* Challenge *
Copy out every row below that contains the string "leash". Case counts, so count only matches with the same capitalization.

═══ Provided records

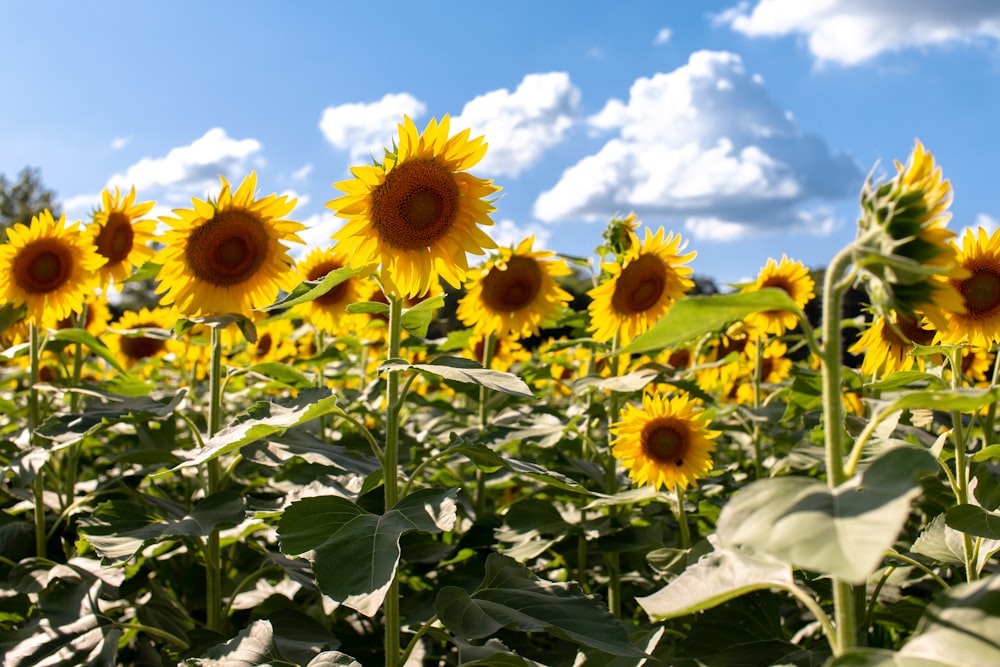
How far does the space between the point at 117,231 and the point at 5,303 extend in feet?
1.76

══════
═══ Provided records

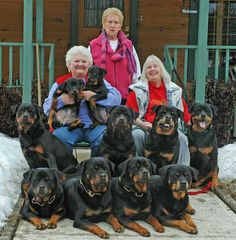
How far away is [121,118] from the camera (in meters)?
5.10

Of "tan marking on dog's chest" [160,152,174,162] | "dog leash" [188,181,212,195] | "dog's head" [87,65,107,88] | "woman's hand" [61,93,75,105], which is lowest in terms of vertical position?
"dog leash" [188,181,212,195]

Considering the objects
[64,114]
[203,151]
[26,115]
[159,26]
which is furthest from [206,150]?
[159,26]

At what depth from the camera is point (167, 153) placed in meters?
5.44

══════

* Answer *
Of "tan marking on dog's chest" [160,152,174,162] | "dog leash" [188,181,212,195] | "dog's head" [87,65,107,88] | "woman's hand" [61,93,75,105], which is lowest in terms of vertical position?
"dog leash" [188,181,212,195]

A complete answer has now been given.